::: Reading text

Boxing Social writers Craig Scott and John Angus MacDonald go head to head to debate tonight’s light-heavyweight showdown between Joshua Buatsi and Craig Richards.
Although Buatsi is a hot favourite in this battle of south London, many believe that Richards may have the skillset and desire to pull off the upset. Boxing Social pitted two of our top writers in a head to head to argue about the outcome.
Who will be proved correct? Only time will tell!
Craig Scott: Who’d be a bookmaker, eh? This weekend’s bout between Joshua Buatsi and Craig Richards seems a bit wider than general consensus. It could be argued the fight is a battle of the overrated (Buatsi, Olympic bronze medalist not yet reaching the heights perhaps expected of him), versus the underrated (Richards, a guy picked up and dropped, performing well when given hardly a hope, and looking to rise again).
While Buatsi has looked solid enough in recent outings, especially when dismantling Ricards Bolotniks in Eddie Hearn’s garden, there does seem to be an air of doubt hanging over his hopes as an elite, world title-winning fighter. When will it all click into place?
Richards, however, has been used to being the underdog. He’s been written off massively, especially when fighting recent Canelo-conqueror, Dmitry Bivol in a fight in which Richards ran him close. Far closer than anybody anticipated. Richards stood opposite Buatsi at Friday’s weigh-in and looked calm and composed. He also looked long, tall, lean, prepared.
There could be an argument that Richards has improved more than most of the active British fighters currently battling on larger scale promotions.
His run at super-middleweight was decent enough, but it’s been at 175lbs that he’s come into his own – despite initially suffering a defeat to former British champion Frank Buglioni when stepping up at short notice. Spider is accurate, punishing when establishing his range, and will look to beat Buatsi to the punch early on.
You wonder whether Buatsi working with Virgil Hunter will have added much to his arsenal. Hunter, a renowned defensive mind, is obviously proven, but Buatsi hasn’t ever suffered seriously due to defensive lapses, has he? He’s moved his camp thousands of miles from home, and while Hunter may have worked for Andre Ward, he also hasn’t been the catalyst for major change when linking up with other fighters, Amir Khan, for example.

::::::
::: Dataset excerpt

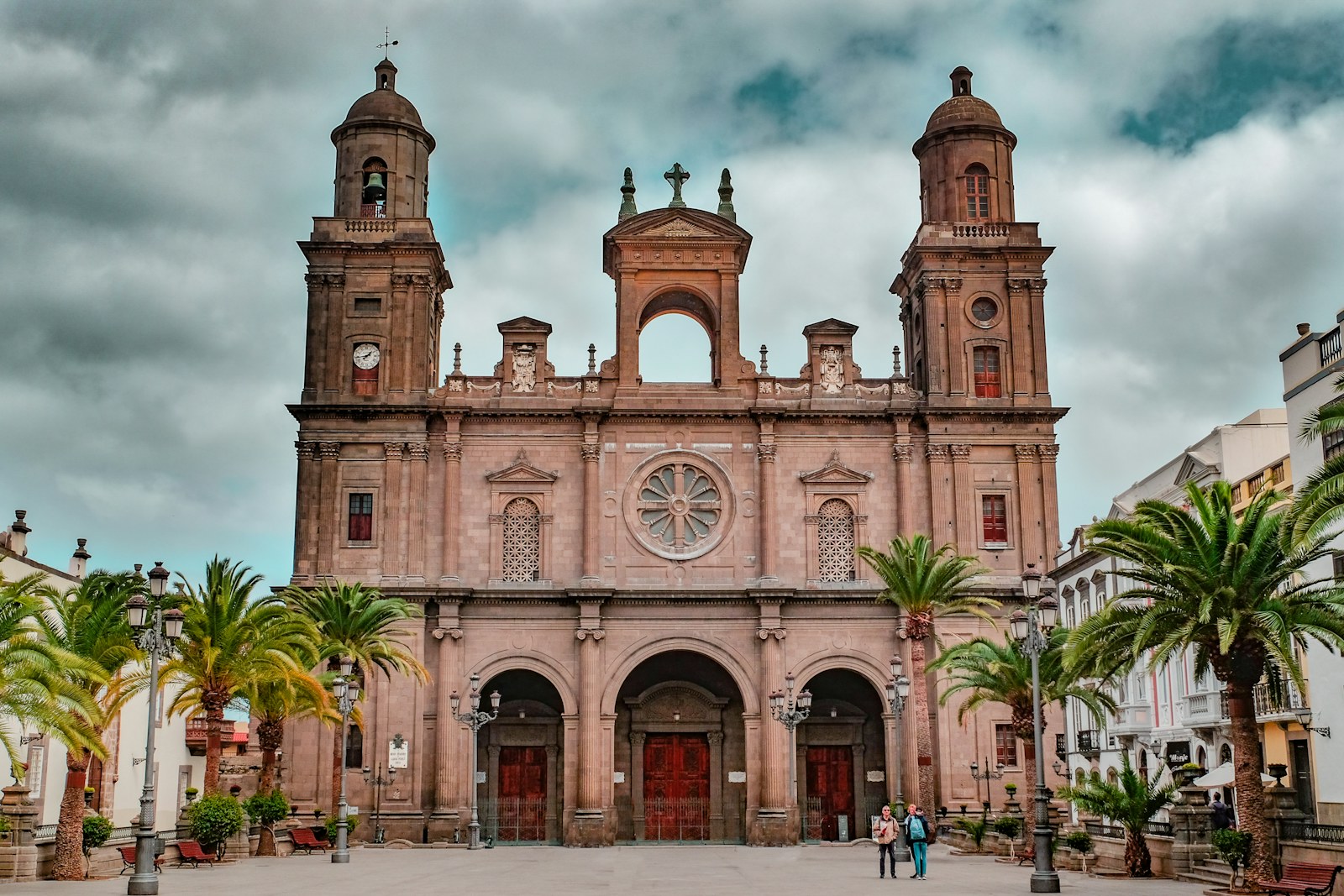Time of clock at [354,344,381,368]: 1:43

::::::

*Task brief*: Transcribe word for word the part of the fight debate above that opens with the words containing "While Buatsi has" and closes with "larger scale promotions.".

*Correct output*:
While Buatsi has looked solid enough in recent outings, especially when dismantling Ricards Bolotniks in Eddie Hearn’s garden, there does seem to be an air of doubt hanging over his hopes as an elite, world title-winning fighter. When will it all click into place?
Richards, however, has been used to being the underdog. He’s been written off massively, especially when fighting recent Canelo-conqueror, Dmitry Bivol in a fight in which Richards ran him close. Far closer than anybody anticipated. Richards stood opposite Buatsi at Friday’s weigh-in and looked calm and composed. He also looked long, tall, lean, prepared.
There could be an argument that Richards has improved more than most of the active British fighters currently battling on larger scale promotions.